> Goal
Return the records below word for word, keeping every line, number, and punctuation mark unchanged.

> Input material
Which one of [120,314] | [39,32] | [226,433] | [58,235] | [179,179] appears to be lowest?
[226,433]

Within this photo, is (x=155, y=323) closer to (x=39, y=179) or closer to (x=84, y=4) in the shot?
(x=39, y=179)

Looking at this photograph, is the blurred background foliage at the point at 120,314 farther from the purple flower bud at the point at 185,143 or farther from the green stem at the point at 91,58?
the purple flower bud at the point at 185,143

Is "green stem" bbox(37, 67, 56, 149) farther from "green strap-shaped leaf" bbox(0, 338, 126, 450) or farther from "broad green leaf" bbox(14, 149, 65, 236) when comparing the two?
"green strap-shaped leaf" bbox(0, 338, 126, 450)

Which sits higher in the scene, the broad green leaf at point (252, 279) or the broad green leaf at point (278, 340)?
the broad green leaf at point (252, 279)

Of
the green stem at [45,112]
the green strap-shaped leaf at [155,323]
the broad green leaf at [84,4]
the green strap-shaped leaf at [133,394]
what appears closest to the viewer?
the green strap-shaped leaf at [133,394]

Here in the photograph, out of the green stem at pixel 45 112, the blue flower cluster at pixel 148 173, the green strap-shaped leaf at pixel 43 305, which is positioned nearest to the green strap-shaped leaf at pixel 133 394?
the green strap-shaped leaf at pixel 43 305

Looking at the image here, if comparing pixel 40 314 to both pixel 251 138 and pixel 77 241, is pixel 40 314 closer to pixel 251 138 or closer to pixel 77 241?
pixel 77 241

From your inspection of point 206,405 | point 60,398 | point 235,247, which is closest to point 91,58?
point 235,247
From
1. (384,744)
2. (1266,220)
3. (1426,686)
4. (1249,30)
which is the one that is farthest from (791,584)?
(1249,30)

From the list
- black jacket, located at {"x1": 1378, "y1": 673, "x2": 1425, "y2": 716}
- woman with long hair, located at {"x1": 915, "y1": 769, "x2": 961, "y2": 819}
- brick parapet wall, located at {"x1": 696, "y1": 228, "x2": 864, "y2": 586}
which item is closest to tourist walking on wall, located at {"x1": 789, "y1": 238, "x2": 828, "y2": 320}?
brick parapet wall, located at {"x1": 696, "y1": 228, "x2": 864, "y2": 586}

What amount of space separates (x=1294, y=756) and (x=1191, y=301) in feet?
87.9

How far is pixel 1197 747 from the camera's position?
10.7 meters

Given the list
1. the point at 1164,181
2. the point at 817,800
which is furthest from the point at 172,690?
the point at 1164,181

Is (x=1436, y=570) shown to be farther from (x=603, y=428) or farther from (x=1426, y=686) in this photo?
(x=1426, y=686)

> Solved problem
Which one of [120,314] | [39,32] | [226,433] | [58,235] | [179,179] appears to be lowest?
[226,433]

Within this photo, is (x=155, y=323) closer to (x=39, y=179) or closer to (x=84, y=4) in the shot?
(x=39, y=179)

Looking at this photograph, is the blurred background foliage at the point at 120,314 farther from the purple flower bud at the point at 185,143 or farther from the green stem at the point at 91,58?
the purple flower bud at the point at 185,143

Is "green stem" bbox(37, 67, 56, 149) farther from "green strap-shaped leaf" bbox(0, 338, 126, 450) or farther from "broad green leaf" bbox(14, 149, 65, 236) when comparing the two?
"green strap-shaped leaf" bbox(0, 338, 126, 450)

Which sits higher in the scene, the broad green leaf at point (252, 279) or the broad green leaf at point (278, 340)?
the broad green leaf at point (252, 279)

Of
the green stem at [45,112]
the green strap-shaped leaf at [155,323]
the broad green leaf at [84,4]
the green strap-shaped leaf at [133,394]
what appears closest to the viewer?
the green strap-shaped leaf at [133,394]

Here in the photograph, out of the green stem at pixel 45 112, the blue flower cluster at pixel 148 173, the green strap-shaped leaf at pixel 43 305, which is positioned nearest to the green strap-shaped leaf at pixel 133 394?
the green strap-shaped leaf at pixel 43 305

Looking at the image here, if comparing pixel 40 314 to both pixel 251 138 and pixel 77 241, is pixel 40 314 closer to pixel 251 138 or closer to pixel 77 241?
pixel 77 241

From your inspection of point 206,405 | point 60,398 | point 235,247, which is closest to point 91,58?
point 235,247
From
1. (384,744)
2. (1266,220)
3. (1426,686)
4. (1249,30)
which is the one that is farthest from (791,584)?
(1249,30)

From the list
- black jacket, located at {"x1": 1378, "y1": 673, "x2": 1425, "y2": 716}
- woman with long hair, located at {"x1": 915, "y1": 769, "x2": 961, "y2": 819}
- brick parapet wall, located at {"x1": 696, "y1": 228, "x2": 864, "y2": 586}
which item is closest to tourist walking on wall, located at {"x1": 789, "y1": 238, "x2": 828, "y2": 320}?
brick parapet wall, located at {"x1": 696, "y1": 228, "x2": 864, "y2": 586}

What amount of space separates (x=1294, y=756) and (x=1191, y=301) in feet?
87.9

How far is pixel 1197 747 from the camera's position?
10.7 meters

Given the list
1. the point at 1164,181
2. the point at 817,800
which is furthest from the point at 172,690?
the point at 1164,181

Is (x=1436, y=570) shown to be farther from (x=603, y=428) or farther from (x=1426, y=686) in this photo?
(x=1426, y=686)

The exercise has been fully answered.